_Problem requirements:_
Can you copy all of the spatial reasoning data below word for word, leaving out the pictures?

Spatial reasoning question data:
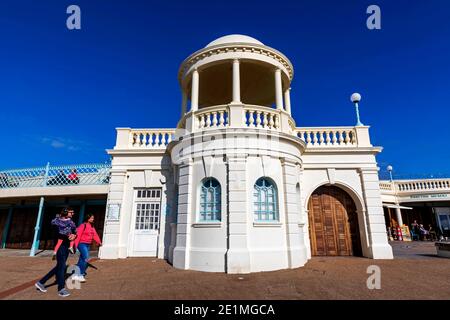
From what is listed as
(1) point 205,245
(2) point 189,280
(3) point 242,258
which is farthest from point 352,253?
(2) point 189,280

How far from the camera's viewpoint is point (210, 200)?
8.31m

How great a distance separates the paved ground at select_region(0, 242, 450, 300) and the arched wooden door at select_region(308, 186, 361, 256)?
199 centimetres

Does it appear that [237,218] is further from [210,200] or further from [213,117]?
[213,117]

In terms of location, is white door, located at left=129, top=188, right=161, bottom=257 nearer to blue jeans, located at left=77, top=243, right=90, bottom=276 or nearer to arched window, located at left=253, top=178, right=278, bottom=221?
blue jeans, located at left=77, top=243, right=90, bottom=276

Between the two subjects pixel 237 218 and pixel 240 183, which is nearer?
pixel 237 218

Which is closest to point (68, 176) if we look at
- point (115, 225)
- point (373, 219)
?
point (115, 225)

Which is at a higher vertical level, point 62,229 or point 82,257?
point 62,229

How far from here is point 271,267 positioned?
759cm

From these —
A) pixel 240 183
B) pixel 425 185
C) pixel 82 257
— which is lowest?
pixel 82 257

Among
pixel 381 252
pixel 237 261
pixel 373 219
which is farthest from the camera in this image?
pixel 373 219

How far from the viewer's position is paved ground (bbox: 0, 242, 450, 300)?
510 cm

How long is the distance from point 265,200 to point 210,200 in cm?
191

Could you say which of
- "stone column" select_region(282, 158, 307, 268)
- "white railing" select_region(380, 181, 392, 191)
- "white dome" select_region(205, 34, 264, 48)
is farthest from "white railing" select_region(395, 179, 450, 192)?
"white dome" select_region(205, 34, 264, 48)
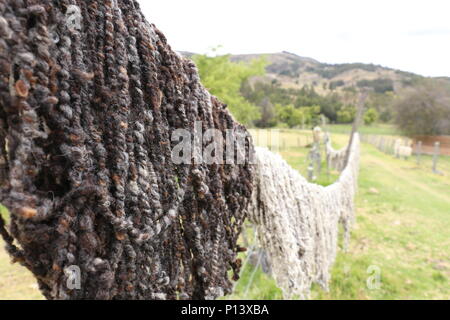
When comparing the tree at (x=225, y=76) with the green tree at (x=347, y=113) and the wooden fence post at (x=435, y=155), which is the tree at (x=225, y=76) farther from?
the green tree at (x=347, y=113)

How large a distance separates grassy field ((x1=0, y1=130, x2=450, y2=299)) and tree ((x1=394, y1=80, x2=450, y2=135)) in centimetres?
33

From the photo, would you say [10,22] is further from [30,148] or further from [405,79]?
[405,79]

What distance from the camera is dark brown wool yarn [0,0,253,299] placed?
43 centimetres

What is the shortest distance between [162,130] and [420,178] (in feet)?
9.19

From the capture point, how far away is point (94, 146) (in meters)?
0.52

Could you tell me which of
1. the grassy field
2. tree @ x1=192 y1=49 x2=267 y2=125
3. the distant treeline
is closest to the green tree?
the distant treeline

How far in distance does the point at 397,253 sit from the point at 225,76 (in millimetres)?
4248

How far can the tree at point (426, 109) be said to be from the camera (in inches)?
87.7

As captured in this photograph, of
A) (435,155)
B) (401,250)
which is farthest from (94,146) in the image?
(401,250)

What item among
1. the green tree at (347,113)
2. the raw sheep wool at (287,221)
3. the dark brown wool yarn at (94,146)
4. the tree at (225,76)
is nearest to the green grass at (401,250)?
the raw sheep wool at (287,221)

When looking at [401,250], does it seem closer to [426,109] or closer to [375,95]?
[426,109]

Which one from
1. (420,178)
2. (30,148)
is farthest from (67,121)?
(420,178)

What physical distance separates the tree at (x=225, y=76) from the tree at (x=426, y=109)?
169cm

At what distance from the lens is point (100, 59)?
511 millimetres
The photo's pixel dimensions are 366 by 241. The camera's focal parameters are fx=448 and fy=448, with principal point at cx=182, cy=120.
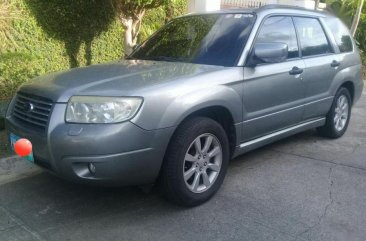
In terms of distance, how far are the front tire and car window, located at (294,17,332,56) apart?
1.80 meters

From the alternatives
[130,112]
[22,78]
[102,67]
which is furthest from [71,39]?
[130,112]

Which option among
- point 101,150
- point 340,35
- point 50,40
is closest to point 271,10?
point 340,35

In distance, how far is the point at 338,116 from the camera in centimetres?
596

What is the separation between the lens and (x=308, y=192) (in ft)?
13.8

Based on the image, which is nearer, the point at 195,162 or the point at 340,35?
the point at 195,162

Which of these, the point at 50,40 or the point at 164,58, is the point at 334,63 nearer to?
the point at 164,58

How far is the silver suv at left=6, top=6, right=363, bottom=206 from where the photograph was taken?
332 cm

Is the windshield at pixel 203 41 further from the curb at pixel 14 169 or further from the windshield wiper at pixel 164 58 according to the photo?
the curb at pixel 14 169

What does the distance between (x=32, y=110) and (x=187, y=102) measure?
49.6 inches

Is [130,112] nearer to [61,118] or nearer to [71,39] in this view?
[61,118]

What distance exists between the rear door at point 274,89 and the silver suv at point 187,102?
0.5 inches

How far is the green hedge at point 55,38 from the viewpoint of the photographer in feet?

_Exercise response:_
From what is listed as
(1) point 205,245
(2) point 189,280
(3) point 242,258
which is farthest from point 352,253?
(2) point 189,280

How far from the camera's viewpoint is point (210, 200)?
8.31m

How great a distance separates the paved ground at select_region(0, 242, 450, 300) and the arched wooden door at select_region(308, 186, 361, 256)?
199 centimetres

Does it appear that [237,218] is further from [210,200] or further from [213,117]?
[213,117]

In terms of location, is white door, located at left=129, top=188, right=161, bottom=257 nearer to blue jeans, located at left=77, top=243, right=90, bottom=276 or nearer to arched window, located at left=253, top=178, right=278, bottom=221?
blue jeans, located at left=77, top=243, right=90, bottom=276

Between the two subjects pixel 237 218 and pixel 240 183, which is nearer?
pixel 237 218

Which is closest to point (68, 176) if we look at
- point (115, 225)
- point (373, 219)
?
point (115, 225)

Which is at a higher vertical level, point 62,229 or point 82,257?
point 62,229

How far from here is point 271,267 positioned?
759cm

From these —
A) pixel 240 183
B) pixel 425 185
C) pixel 82 257
— which is lowest?
pixel 82 257

Among
pixel 381 252
pixel 237 261
pixel 373 219
which is farthest from the camera in this image?
pixel 373 219

How far from the viewer's position is paved ground (bbox: 0, 242, 450, 300)?
510 cm

How long is the distance from point 265,200 to point 210,200 in cm?
191

Could you say which of
- "stone column" select_region(282, 158, 307, 268)
- "white railing" select_region(380, 181, 392, 191)
- "white dome" select_region(205, 34, 264, 48)
is farthest from "white railing" select_region(395, 179, 450, 192)?
"white dome" select_region(205, 34, 264, 48)
When comparing the tree at (x=225, y=76) with the green tree at (x=347, y=113) and the wooden fence post at (x=435, y=155), which is the tree at (x=225, y=76) farther from?
the green tree at (x=347, y=113)

How large a distance separates grassy field ((x1=0, y1=130, x2=450, y2=299)) and tree ((x1=394, y1=80, x2=450, y2=135)) in centimetres?
33

From the photo, would you say [10,22] is further from [30,148] or further from [405,79]?
[405,79]

What distance from the camera is dark brown wool yarn [0,0,253,299] placed?
43 centimetres

What is the shortest distance between [162,130] and [420,178] (in feet)?
9.19

From the capture point, how far away is point (94, 146) (in meters)?
0.52

Could you tell me which of
1. the grassy field
2. tree @ x1=192 y1=49 x2=267 y2=125
3. the distant treeline
is closest to the green tree?
the distant treeline

How far in distance does the point at 397,253 sit from the point at 225,76 (in millimetres)?
4248

How far can the tree at point (426, 109) be said to be from the camera (in inches)?
87.7

As captured in this photograph, of
A) (435,155)
B) (401,250)
which is farthest from (94,146) in the image?
(401,250)

What item among
1. the green tree at (347,113)
2. the raw sheep wool at (287,221)
3. the dark brown wool yarn at (94,146)
4. the tree at (225,76)
is nearest to the green grass at (401,250)?
the raw sheep wool at (287,221)

When looking at [401,250], does it seem closer to [426,109] or closer to [375,95]?
[426,109]

Which one from
1. (420,178)
2. (30,148)
is farthest from (67,121)?
(420,178)

What physical distance separates the tree at (x=225, y=76) from the tree at (x=426, y=109)?
169cm

At what distance from the lens is point (100, 59)?
511 millimetres
The photo's pixel dimensions are 366 by 241. The camera's focal parameters are fx=448 and fy=448, with principal point at cx=182, cy=120.
In terms of distance, how far are the front tire and car window, located at (294,17,332,56) apart?
1.80 meters

From the alternatives
[130,112]
[22,78]
[102,67]
which is furthest from [71,39]?
[130,112]

Which option among
- point 101,150
- point 340,35
- point 50,40
is closest to point 271,10?
point 340,35

In distance, how far is the point at 338,116 from the camera in centimetres?
596

What is the separation between the lens and (x=308, y=192) (in ft)?
13.8

Based on the image, which is nearer, the point at 195,162 or the point at 340,35?
the point at 195,162

Which of these, the point at 50,40 or the point at 164,58, is the point at 334,63 nearer to?
the point at 164,58

How far is the silver suv at left=6, top=6, right=363, bottom=206 from where the photograph was taken?
332 cm

Is the windshield at pixel 203 41 further from the curb at pixel 14 169 or further from the windshield wiper at pixel 164 58 according to the photo?
the curb at pixel 14 169

What does the distance between (x=32, y=110) and (x=187, y=102) measure?
49.6 inches

Is [130,112] nearer to [61,118] or nearer to [71,39] in this view?
[61,118]

What distance exists between the rear door at point 274,89 and the silver suv at point 187,102?
0.5 inches

How far is the green hedge at point 55,38 from the viewpoint of the photographer in feet?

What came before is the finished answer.